Working with the resource manager
An IBM® Content Manager resource manager controls a collection of managed resources (objects). It also manages the necessary storage and Hierarchical Storage Management (HSM) infrastructure, but you must first configure the resource manager to support HSM. Resource managers have facilities to support type-specific services for more than one type of object, such as streaming, zipping, extracting, encrypting, encoding, transcoding, searching, or text mining.
A single resource manager is used exclusively by one library server. Each resource manager delivered by the IBM Content Manager system provides a common subset of native data access APIs through which it is accessible by the controlling library server, by other IBM Content Manager components, and by applications, either locally (on the same network node) or remotely.
Other data access APIs allow remote access to a resource manager by using the resource manager client support or a standard network access protocol such as CIFS, NFS, or FTP. For remote access, use a client-server connection. Clients communicate with IBM Content Manager resource managers by using HTTP through the use of a standard Web server. Data delivery is based on HTTP, FTP, and FS data transfer protocols. Using HTTP, any application or IBM Content Manager component that must access content managed by IBM Content Manager can dynamically form a triangle with a library server and resource manager. This triangle forms a direct data access path between the application and each resource manager, and a control path between the library server and the resource manager. You can map this conceptual triangle to any network configuration, ranging from a single-node configuration to a geographically distributed one.

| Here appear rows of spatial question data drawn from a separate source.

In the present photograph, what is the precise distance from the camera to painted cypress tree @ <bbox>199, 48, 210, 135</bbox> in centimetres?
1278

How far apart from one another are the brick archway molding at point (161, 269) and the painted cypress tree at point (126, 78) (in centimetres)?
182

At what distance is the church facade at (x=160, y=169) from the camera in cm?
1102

The new architecture also accommodates resource managers that an application is not able to access directly, such as a host-based subsystem, a single-user system that does not handle access control, or a system containing highly sensitive information where direct access by an application is not allowed by business policy. In this case, access to such resource managers is indirect. Both the pull and the push paradigms of data transfer are accommodated by the IBM Content Manager system as well as synchronous and asynchronous calls.
For information about how to configure a resource manager see the SResourceMgrDefCreationICM sample in the samples directory.